As a smaller product in larger stores, Smári also must compete in a market that Stewart calls a “kleptocracy.” When courting a major grocery outlet, a company must pay slotting fees — or fees the outlet charges to stock a product on its shelves. These range from $25,000 for regional stores, to more than $250,000 in “high demand markets.” The company must not only pay this fee, but give the store cases of free product (called “free fill”), that the store then sells at full price and pockets the profit on. To date, Smári has spent $327,000 on these costs.
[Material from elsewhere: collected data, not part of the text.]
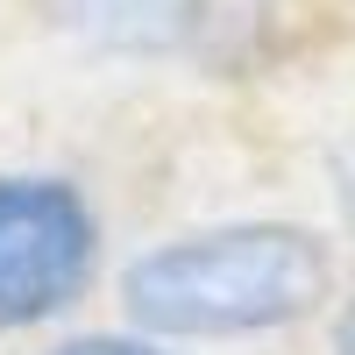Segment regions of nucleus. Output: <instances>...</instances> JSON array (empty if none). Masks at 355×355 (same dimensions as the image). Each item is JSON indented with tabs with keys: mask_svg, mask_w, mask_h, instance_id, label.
I'll return each mask as SVG.
<instances>
[{
	"mask_svg": "<svg viewBox=\"0 0 355 355\" xmlns=\"http://www.w3.org/2000/svg\"><path fill=\"white\" fill-rule=\"evenodd\" d=\"M334 284V256L313 227L291 220H242V227H206L178 234L128 263L121 299L150 334H270L306 320Z\"/></svg>",
	"mask_w": 355,
	"mask_h": 355,
	"instance_id": "obj_1",
	"label": "nucleus"
},
{
	"mask_svg": "<svg viewBox=\"0 0 355 355\" xmlns=\"http://www.w3.org/2000/svg\"><path fill=\"white\" fill-rule=\"evenodd\" d=\"M100 227L64 178H0V327L64 313L93 277Z\"/></svg>",
	"mask_w": 355,
	"mask_h": 355,
	"instance_id": "obj_2",
	"label": "nucleus"
},
{
	"mask_svg": "<svg viewBox=\"0 0 355 355\" xmlns=\"http://www.w3.org/2000/svg\"><path fill=\"white\" fill-rule=\"evenodd\" d=\"M57 28L100 50H171L192 36L199 0H43Z\"/></svg>",
	"mask_w": 355,
	"mask_h": 355,
	"instance_id": "obj_3",
	"label": "nucleus"
},
{
	"mask_svg": "<svg viewBox=\"0 0 355 355\" xmlns=\"http://www.w3.org/2000/svg\"><path fill=\"white\" fill-rule=\"evenodd\" d=\"M57 355H157V348H142V341H107V334H93V341H64Z\"/></svg>",
	"mask_w": 355,
	"mask_h": 355,
	"instance_id": "obj_4",
	"label": "nucleus"
},
{
	"mask_svg": "<svg viewBox=\"0 0 355 355\" xmlns=\"http://www.w3.org/2000/svg\"><path fill=\"white\" fill-rule=\"evenodd\" d=\"M334 348H341V355H355V306L341 313V334H334Z\"/></svg>",
	"mask_w": 355,
	"mask_h": 355,
	"instance_id": "obj_5",
	"label": "nucleus"
},
{
	"mask_svg": "<svg viewBox=\"0 0 355 355\" xmlns=\"http://www.w3.org/2000/svg\"><path fill=\"white\" fill-rule=\"evenodd\" d=\"M341 199H348V220H355V164H348V185H341Z\"/></svg>",
	"mask_w": 355,
	"mask_h": 355,
	"instance_id": "obj_6",
	"label": "nucleus"
}]
</instances>
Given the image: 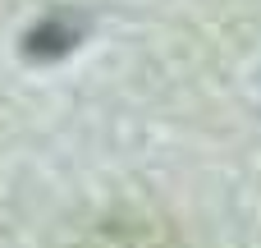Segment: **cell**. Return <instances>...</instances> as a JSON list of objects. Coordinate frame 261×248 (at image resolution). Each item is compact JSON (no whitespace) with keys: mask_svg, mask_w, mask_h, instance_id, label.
I'll return each mask as SVG.
<instances>
[{"mask_svg":"<svg viewBox=\"0 0 261 248\" xmlns=\"http://www.w3.org/2000/svg\"><path fill=\"white\" fill-rule=\"evenodd\" d=\"M92 248H184L179 235L161 221H142V216H119L106 221L101 235L92 239Z\"/></svg>","mask_w":261,"mask_h":248,"instance_id":"obj_1","label":"cell"}]
</instances>
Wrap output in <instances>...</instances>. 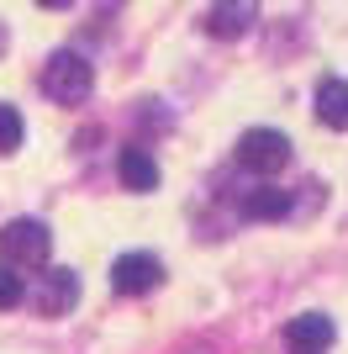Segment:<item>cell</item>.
Returning <instances> with one entry per match:
<instances>
[{
	"instance_id": "cell-1",
	"label": "cell",
	"mask_w": 348,
	"mask_h": 354,
	"mask_svg": "<svg viewBox=\"0 0 348 354\" xmlns=\"http://www.w3.org/2000/svg\"><path fill=\"white\" fill-rule=\"evenodd\" d=\"M95 90V69H90L85 53H74V48H58L53 59L43 64V95L58 106H79Z\"/></svg>"
},
{
	"instance_id": "cell-2",
	"label": "cell",
	"mask_w": 348,
	"mask_h": 354,
	"mask_svg": "<svg viewBox=\"0 0 348 354\" xmlns=\"http://www.w3.org/2000/svg\"><path fill=\"white\" fill-rule=\"evenodd\" d=\"M0 254H6V265H16V270H37V265H48V254H53L48 222H37V217H16V222H6V233H0Z\"/></svg>"
},
{
	"instance_id": "cell-3",
	"label": "cell",
	"mask_w": 348,
	"mask_h": 354,
	"mask_svg": "<svg viewBox=\"0 0 348 354\" xmlns=\"http://www.w3.org/2000/svg\"><path fill=\"white\" fill-rule=\"evenodd\" d=\"M238 164L253 169V175H280L290 164V138L275 133V127H248L238 138Z\"/></svg>"
},
{
	"instance_id": "cell-4",
	"label": "cell",
	"mask_w": 348,
	"mask_h": 354,
	"mask_svg": "<svg viewBox=\"0 0 348 354\" xmlns=\"http://www.w3.org/2000/svg\"><path fill=\"white\" fill-rule=\"evenodd\" d=\"M74 301H79V275L74 270H43L37 275V291H32V307L43 312V317H64V312H74Z\"/></svg>"
},
{
	"instance_id": "cell-5",
	"label": "cell",
	"mask_w": 348,
	"mask_h": 354,
	"mask_svg": "<svg viewBox=\"0 0 348 354\" xmlns=\"http://www.w3.org/2000/svg\"><path fill=\"white\" fill-rule=\"evenodd\" d=\"M159 275H164V265L153 259V254H122V259L111 265L116 296H143V291H153V286H159Z\"/></svg>"
},
{
	"instance_id": "cell-6",
	"label": "cell",
	"mask_w": 348,
	"mask_h": 354,
	"mask_svg": "<svg viewBox=\"0 0 348 354\" xmlns=\"http://www.w3.org/2000/svg\"><path fill=\"white\" fill-rule=\"evenodd\" d=\"M333 344V317L327 312H301L285 323V349L290 354H322Z\"/></svg>"
},
{
	"instance_id": "cell-7",
	"label": "cell",
	"mask_w": 348,
	"mask_h": 354,
	"mask_svg": "<svg viewBox=\"0 0 348 354\" xmlns=\"http://www.w3.org/2000/svg\"><path fill=\"white\" fill-rule=\"evenodd\" d=\"M253 16H259V0H211V11H206V32L232 43V37H243L253 27Z\"/></svg>"
},
{
	"instance_id": "cell-8",
	"label": "cell",
	"mask_w": 348,
	"mask_h": 354,
	"mask_svg": "<svg viewBox=\"0 0 348 354\" xmlns=\"http://www.w3.org/2000/svg\"><path fill=\"white\" fill-rule=\"evenodd\" d=\"M238 212H243L248 222H285L290 212H296V201H290V191H280V185H248V191L238 196Z\"/></svg>"
},
{
	"instance_id": "cell-9",
	"label": "cell",
	"mask_w": 348,
	"mask_h": 354,
	"mask_svg": "<svg viewBox=\"0 0 348 354\" xmlns=\"http://www.w3.org/2000/svg\"><path fill=\"white\" fill-rule=\"evenodd\" d=\"M116 175H122V185H127V191L143 196V191H153V185H159V159H153L148 148L127 143L122 153H116Z\"/></svg>"
},
{
	"instance_id": "cell-10",
	"label": "cell",
	"mask_w": 348,
	"mask_h": 354,
	"mask_svg": "<svg viewBox=\"0 0 348 354\" xmlns=\"http://www.w3.org/2000/svg\"><path fill=\"white\" fill-rule=\"evenodd\" d=\"M317 117L338 133H348V80H322L317 85Z\"/></svg>"
},
{
	"instance_id": "cell-11",
	"label": "cell",
	"mask_w": 348,
	"mask_h": 354,
	"mask_svg": "<svg viewBox=\"0 0 348 354\" xmlns=\"http://www.w3.org/2000/svg\"><path fill=\"white\" fill-rule=\"evenodd\" d=\"M21 138H27L21 111H16L11 101H0V153H16V148H21Z\"/></svg>"
},
{
	"instance_id": "cell-12",
	"label": "cell",
	"mask_w": 348,
	"mask_h": 354,
	"mask_svg": "<svg viewBox=\"0 0 348 354\" xmlns=\"http://www.w3.org/2000/svg\"><path fill=\"white\" fill-rule=\"evenodd\" d=\"M27 301V281L16 275V265H0V312H11Z\"/></svg>"
},
{
	"instance_id": "cell-13",
	"label": "cell",
	"mask_w": 348,
	"mask_h": 354,
	"mask_svg": "<svg viewBox=\"0 0 348 354\" xmlns=\"http://www.w3.org/2000/svg\"><path fill=\"white\" fill-rule=\"evenodd\" d=\"M37 6H53V11H64V6H74V0H37Z\"/></svg>"
},
{
	"instance_id": "cell-14",
	"label": "cell",
	"mask_w": 348,
	"mask_h": 354,
	"mask_svg": "<svg viewBox=\"0 0 348 354\" xmlns=\"http://www.w3.org/2000/svg\"><path fill=\"white\" fill-rule=\"evenodd\" d=\"M0 53H6V27H0Z\"/></svg>"
}]
</instances>
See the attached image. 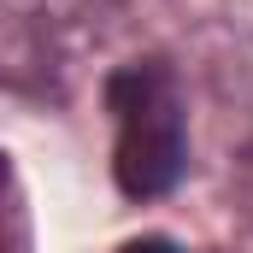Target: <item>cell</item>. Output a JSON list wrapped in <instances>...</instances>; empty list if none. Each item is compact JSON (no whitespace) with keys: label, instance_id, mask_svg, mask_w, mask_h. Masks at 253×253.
Segmentation results:
<instances>
[{"label":"cell","instance_id":"cell-1","mask_svg":"<svg viewBox=\"0 0 253 253\" xmlns=\"http://www.w3.org/2000/svg\"><path fill=\"white\" fill-rule=\"evenodd\" d=\"M189 165V147H183V112L165 100H153L147 112L124 118V135H118V159H112V177L129 200H153V194L177 189Z\"/></svg>","mask_w":253,"mask_h":253},{"label":"cell","instance_id":"cell-2","mask_svg":"<svg viewBox=\"0 0 253 253\" xmlns=\"http://www.w3.org/2000/svg\"><path fill=\"white\" fill-rule=\"evenodd\" d=\"M153 100H165V71H159V65H124V71L106 83V106H112L118 118L147 112Z\"/></svg>","mask_w":253,"mask_h":253},{"label":"cell","instance_id":"cell-3","mask_svg":"<svg viewBox=\"0 0 253 253\" xmlns=\"http://www.w3.org/2000/svg\"><path fill=\"white\" fill-rule=\"evenodd\" d=\"M124 253H183L171 236H135V242H124Z\"/></svg>","mask_w":253,"mask_h":253},{"label":"cell","instance_id":"cell-4","mask_svg":"<svg viewBox=\"0 0 253 253\" xmlns=\"http://www.w3.org/2000/svg\"><path fill=\"white\" fill-rule=\"evenodd\" d=\"M0 189H6V153H0Z\"/></svg>","mask_w":253,"mask_h":253}]
</instances>
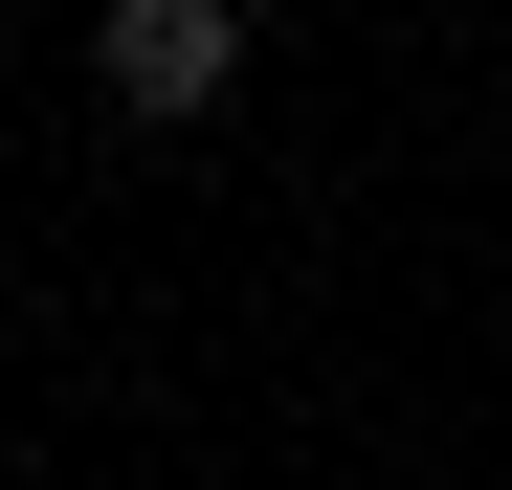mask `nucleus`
<instances>
[{
	"mask_svg": "<svg viewBox=\"0 0 512 490\" xmlns=\"http://www.w3.org/2000/svg\"><path fill=\"white\" fill-rule=\"evenodd\" d=\"M90 90H112L134 134H201V112L245 90V0H112V23H90Z\"/></svg>",
	"mask_w": 512,
	"mask_h": 490,
	"instance_id": "nucleus-1",
	"label": "nucleus"
}]
</instances>
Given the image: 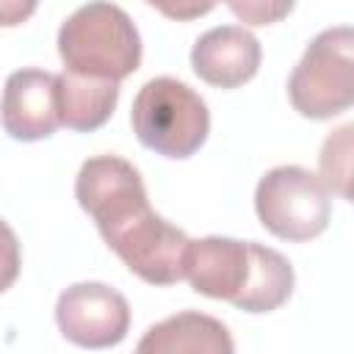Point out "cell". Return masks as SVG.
Here are the masks:
<instances>
[{
  "label": "cell",
  "mask_w": 354,
  "mask_h": 354,
  "mask_svg": "<svg viewBox=\"0 0 354 354\" xmlns=\"http://www.w3.org/2000/svg\"><path fill=\"white\" fill-rule=\"evenodd\" d=\"M77 205L94 218L108 249L144 282L183 279L188 235L149 207L141 171L119 155L88 158L75 180Z\"/></svg>",
  "instance_id": "cell-1"
},
{
  "label": "cell",
  "mask_w": 354,
  "mask_h": 354,
  "mask_svg": "<svg viewBox=\"0 0 354 354\" xmlns=\"http://www.w3.org/2000/svg\"><path fill=\"white\" fill-rule=\"evenodd\" d=\"M183 279L196 293L230 301L243 313L279 310L296 285L293 266L282 252L224 235L188 241Z\"/></svg>",
  "instance_id": "cell-2"
},
{
  "label": "cell",
  "mask_w": 354,
  "mask_h": 354,
  "mask_svg": "<svg viewBox=\"0 0 354 354\" xmlns=\"http://www.w3.org/2000/svg\"><path fill=\"white\" fill-rule=\"evenodd\" d=\"M58 55L66 72L119 83L141 66V36L124 8L91 0L58 28Z\"/></svg>",
  "instance_id": "cell-3"
},
{
  "label": "cell",
  "mask_w": 354,
  "mask_h": 354,
  "mask_svg": "<svg viewBox=\"0 0 354 354\" xmlns=\"http://www.w3.org/2000/svg\"><path fill=\"white\" fill-rule=\"evenodd\" d=\"M130 124L147 149L171 160H185L207 141L210 111L191 86L163 75L138 88Z\"/></svg>",
  "instance_id": "cell-4"
},
{
  "label": "cell",
  "mask_w": 354,
  "mask_h": 354,
  "mask_svg": "<svg viewBox=\"0 0 354 354\" xmlns=\"http://www.w3.org/2000/svg\"><path fill=\"white\" fill-rule=\"evenodd\" d=\"M288 100L304 119H332L354 102V30L348 25L321 30L293 66Z\"/></svg>",
  "instance_id": "cell-5"
},
{
  "label": "cell",
  "mask_w": 354,
  "mask_h": 354,
  "mask_svg": "<svg viewBox=\"0 0 354 354\" xmlns=\"http://www.w3.org/2000/svg\"><path fill=\"white\" fill-rule=\"evenodd\" d=\"M254 210L274 238L293 243L318 238L332 218L326 185L301 166H277L266 171L254 188Z\"/></svg>",
  "instance_id": "cell-6"
},
{
  "label": "cell",
  "mask_w": 354,
  "mask_h": 354,
  "mask_svg": "<svg viewBox=\"0 0 354 354\" xmlns=\"http://www.w3.org/2000/svg\"><path fill=\"white\" fill-rule=\"evenodd\" d=\"M55 324L80 348H111L130 329V304L105 282H75L58 296Z\"/></svg>",
  "instance_id": "cell-7"
},
{
  "label": "cell",
  "mask_w": 354,
  "mask_h": 354,
  "mask_svg": "<svg viewBox=\"0 0 354 354\" xmlns=\"http://www.w3.org/2000/svg\"><path fill=\"white\" fill-rule=\"evenodd\" d=\"M3 130L17 141H41L61 124L58 75L28 66L8 75L0 100Z\"/></svg>",
  "instance_id": "cell-8"
},
{
  "label": "cell",
  "mask_w": 354,
  "mask_h": 354,
  "mask_svg": "<svg viewBox=\"0 0 354 354\" xmlns=\"http://www.w3.org/2000/svg\"><path fill=\"white\" fill-rule=\"evenodd\" d=\"M263 61L260 41L243 25H221L202 33L191 47V66L199 80L216 88L249 83Z\"/></svg>",
  "instance_id": "cell-9"
},
{
  "label": "cell",
  "mask_w": 354,
  "mask_h": 354,
  "mask_svg": "<svg viewBox=\"0 0 354 354\" xmlns=\"http://www.w3.org/2000/svg\"><path fill=\"white\" fill-rule=\"evenodd\" d=\"M138 354H232L235 343L221 321L205 313H177L144 332Z\"/></svg>",
  "instance_id": "cell-10"
},
{
  "label": "cell",
  "mask_w": 354,
  "mask_h": 354,
  "mask_svg": "<svg viewBox=\"0 0 354 354\" xmlns=\"http://www.w3.org/2000/svg\"><path fill=\"white\" fill-rule=\"evenodd\" d=\"M119 102V83L102 77H86L75 72L58 75V116L61 124L75 133H91L102 127Z\"/></svg>",
  "instance_id": "cell-11"
},
{
  "label": "cell",
  "mask_w": 354,
  "mask_h": 354,
  "mask_svg": "<svg viewBox=\"0 0 354 354\" xmlns=\"http://www.w3.org/2000/svg\"><path fill=\"white\" fill-rule=\"evenodd\" d=\"M351 133L354 124H343L329 133L318 158V180L340 199H351Z\"/></svg>",
  "instance_id": "cell-12"
},
{
  "label": "cell",
  "mask_w": 354,
  "mask_h": 354,
  "mask_svg": "<svg viewBox=\"0 0 354 354\" xmlns=\"http://www.w3.org/2000/svg\"><path fill=\"white\" fill-rule=\"evenodd\" d=\"M221 3L249 28L277 25L296 6V0H221Z\"/></svg>",
  "instance_id": "cell-13"
},
{
  "label": "cell",
  "mask_w": 354,
  "mask_h": 354,
  "mask_svg": "<svg viewBox=\"0 0 354 354\" xmlns=\"http://www.w3.org/2000/svg\"><path fill=\"white\" fill-rule=\"evenodd\" d=\"M22 268V254H19V241L17 232L0 218V293H6Z\"/></svg>",
  "instance_id": "cell-14"
},
{
  "label": "cell",
  "mask_w": 354,
  "mask_h": 354,
  "mask_svg": "<svg viewBox=\"0 0 354 354\" xmlns=\"http://www.w3.org/2000/svg\"><path fill=\"white\" fill-rule=\"evenodd\" d=\"M144 3L152 6L155 11H160L166 19L191 22V19H199V17L210 14L218 0H144Z\"/></svg>",
  "instance_id": "cell-15"
},
{
  "label": "cell",
  "mask_w": 354,
  "mask_h": 354,
  "mask_svg": "<svg viewBox=\"0 0 354 354\" xmlns=\"http://www.w3.org/2000/svg\"><path fill=\"white\" fill-rule=\"evenodd\" d=\"M39 0H0V28H17L28 22Z\"/></svg>",
  "instance_id": "cell-16"
}]
</instances>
In an effort to market niche goods, a store will also often overextend its discount periods — for instance, marking down a product 25% for four weeks, when the initial agreement with the distributor was for one or two weeks. The margin, in these cases, is pocketed by the store. Ultimately, Stewart says these tactics benefit the food business’s “big players,” while harming the little guys.
A note left on the doorstep of Smári Organic’s fan Petaluma (Northern California) headquarters
“Building a food brand costs a lot more than it should,” he says. “The big players in food — Nestle, Unilever, Dannon — aren’t as impacted by these things: they have the budget and marketing muscle to put a product on 30,000 shelves all at once, and have a 3,000 person sales team to sell it.”
Luckily, Whole Foods is in the rarified group of big stores (along with Walmart and Costco), that does not charge slotting fees, or demand free crates of product. Instead, the store relies on testing the waters with products at a regional level, before committing to them on a national scale (in this sense, Smári is an anomaly).
Additionally, there is a incalculable value to being a small food brand that comes in the form of being a part of a special community.
“At the end of the day, I like making a product that my family and friends can buy locally, and that I can feed to my kids,” says Stewart. “It makes me feel like what I do for a living has a tangible, positive impact on people’s lives."